==== WYBRANY FRAGMENT ====

Od milenium źle się dzieje na tych terenach. Jak szlachta wypieprzyła kler i zaczęła się reformować, to kler powołał kontreformację - teraz w szkołach mamy kontrreformację 2.0, gdzie dzieciom pierze się mózgi i uczy posłuszeństwa wobec kleru.
W nagonce na KK nie chodzi bynajmniej o jego zniszczenie. Podejmowane przez lata próby przekonania kleru do samooczyszczenia nie przyniosły żadnego rezultatu nic więc dziwnego, że w takiej sytuacji należy ich do tego zmusić. Albo księżule wytną toczącego ich raka albo to właśnie oni i tylko oni będą odpowiedzialni za upadek KK. Tak czy inaczej nikt inny aniżeli tylko kler jest odpowiedzialny za sytuację i żaden ksiądz próbujący przenieść tą odpowiedzialność na ludzi spoza kleru tego nie zmieni. Bóg istniał na długo przed powstaniem KK i będzie istniał długo po jego upadku.
@tubber amen co do ostatniego zdania, natomiast kk moglby zniknac i to nie tylko z powodu pedofilii w swoich szeregach, ale tez z powodu szerzenia glupoty i zacofania, indoktrynacji od malego, do tegom stopnia, ze nawet inteligentni i wyedukowani ludzie nie potrafią sie z niej wyrwać, mieszanie sie kk w polityke itp
To KK zrobił z ludzi niewolników swojej ideologii i dodatkowo kazał płacić bajońskie sumy za to, że są niewolnikami. A tych, którzy chcieli myśleć inaczej zabijał, prześladował, ich rodziny również były niszczone. Odbierano im majątki itp itd. Nie no .... katolicyzm jest cudowny. Do tej pory żerują, na ludzkiej głupocie i naiwności i programują w swych wyznawcach nienawiść do nie katolików, lgbt i innych, którzy nie są po myśli czarnych.
A jedyne na czym im zależy, to kasa. Bo wraz z odpływem wiernych ta im się kończy i jeszcze może się tak zdarzyć, że będą musieli iść do uczciwej roboty.

==== WYBRANE DANE ====

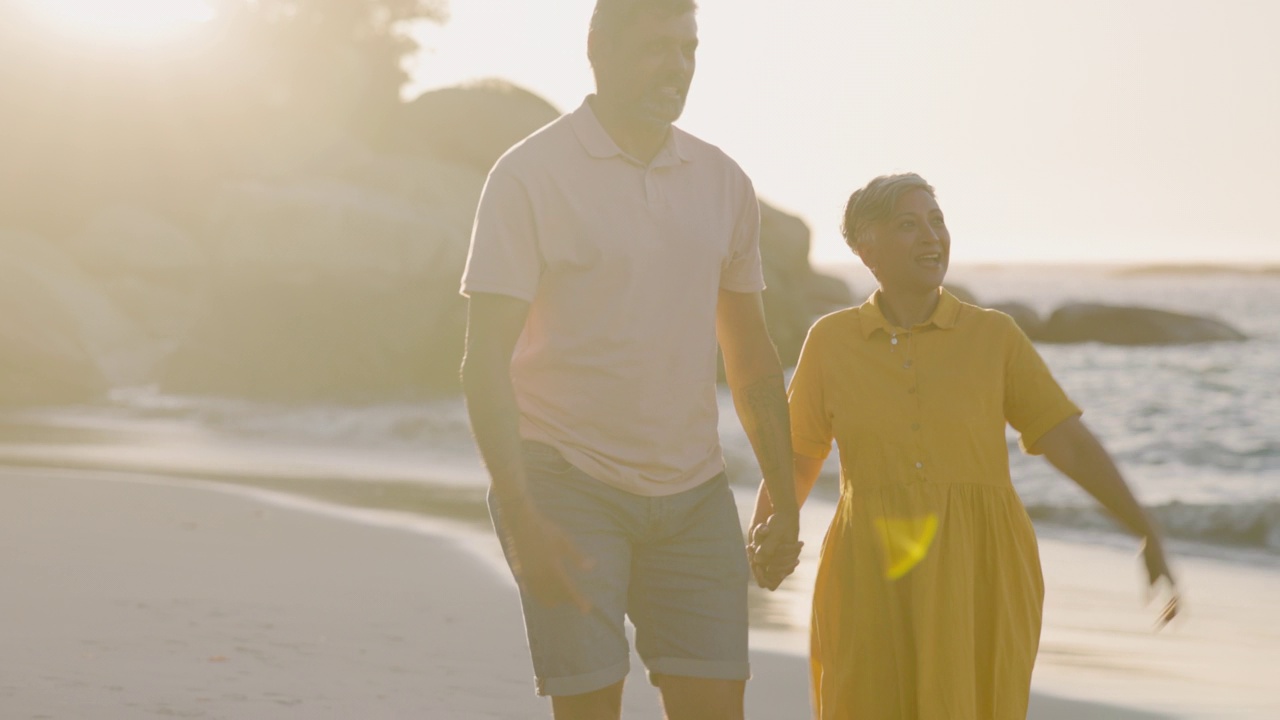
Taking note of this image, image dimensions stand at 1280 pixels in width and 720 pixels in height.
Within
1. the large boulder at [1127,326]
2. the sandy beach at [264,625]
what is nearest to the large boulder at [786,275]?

====

• POLECENIE A
Przepisz słowo w słowo z komentarzy o Kościele katolickim odcinek od „W nagonce na” aż do „po jego upadku.”.
• POLECENIE B
Sprawdź, czy każde z trzech stwierdzeń zgadza się z komentarzami o Kościele katolickim. Przy każdym napisz „tak” albo „nie” i przytocz dosłownie rozstrzygające słowa tekstu: (i) próby przekonania kleru do samooczyszczenia, podejmowane przez lata, nie przyniosły rezultatu; (ii) w nagonce na KK chodzi o jego zniszczenie; (iii) wraz z upadkiem KK Bóg przestanie istnieć.
• POLECENIE C
Rozwiń komentarze o Kościele katolickim, dopisując ich dalszy ciąg po ostatnim zdaniu.
Pozycje te nie będą potrzebne.

• ODPOWIEDŹ PISEMNA A
W nagonce na KK nie chodzi bynajmniej o jego zniszczenie. Podejmowane przez lata próby przekonania kleru do samooczyszczenia nie przyniosły żadnego rezultatu nic więc dziwnego, że w takiej sytuacji należy ich do tego zmusić. Albo księżule wytną toczącego ich raka albo to właśnie oni i tylko oni będą odpowiedzialni za upadek KK. Tak czy inaczej nikt inny aniżeli tylko kler jest odpowiedzialny za sytuację i żaden ksiądz próbujący przenieść tą odpowiedzialność na ludzi spoza kleru tego nie zmieni. Bóg istniał na długo przed powstaniem KK i będzie istniał długo po jego upadku.

• ODPOWIEDŹ PISEMNA B
(i) Tak: „Podejmowane przez lata próby przekonania kleru do samooczyszczenia nie przyniosły żadnego rezultatu”.
(ii) Nie: „W nagonce na KK nie chodzi bynajmniej o jego zniszczenie.”
(iii) Nie: „Bóg istniał na długo przed powstaniem KK i będzie istniał długo po jego upadku.”

• ODPOWIEDŹ PISEMNA C
Zmodyfikowano 1 raz. Ostatnia modyfikacja: 26 października 2022 o 20:38
Boga nigdy nie ma. A co do cywilizacji smierci, to jednak masowe torturowanie na smierc kilkadziesiat tysiecy dzieci Indian w Kanadzie, przez poboznych katolickich zakonnikow, nie tak dawno temu jest wyjatkowym przykladem do czego prowadzi polaczenia slepej wiary, i wladzy.
To wierzący musi definiować stale swoją postawę: Zachowam się tak i tak, zrobię to, nie zrobię tego bo jestem wierzący. Ateista nie musi tego tak robić. To co robi, robi w zgodzie z samym sobą lub tym co go otacza. Nie musi sobie mówić nie pójdę do kościoła bo jestem ateistą. O ile jakiś wierzący go nie wyrzuci może nawet do kościoła pójść.
To na samym początku pierwsi Chrześcijanie musieli podjąć pewien bunt wobec otaczającego ich świata i stali się najpierw niewolnikami swojej wiary... dobrowolnymi. Ich następcy już przymusowymi.
Ateistyczne szczęście to nie pozbycie się kk, a oderwanie ludzi od błędnych przekonań, że istnieją bogowie.
To jest WYZWOLENIE.
Nie będzie boga, będzie prawda.
"Nie będzie boga, będzie prawda."
Skąd takie przekonanie, @GieniaK? Boga może zastąpić cokolwiek.
No, ale musi bronić roboty! gdzie indziej on 10 koła za miesiąc dostanie nie robiąc nic? no i jeszcze ta praca z dziećmi ;-)
Dziwi mnie takie publiczne i dość agresywne obnażanie się w sprawie KK. Zjawisko publicznego opisywania swojego stosunku do KK postępuje , nie mam z tym problemu. KK przez swoją historię i teraźniejszość , popełnionych win nie wymaże. Od jakiegoś czasu nie chodzę do kościoła, nie praktykuję.... czy w coś wierzę, to moja sprawa. Myślę, że "problem KK" sam się rozwiąże , i to nie za długo.... puste kościoły ... przecież to proste...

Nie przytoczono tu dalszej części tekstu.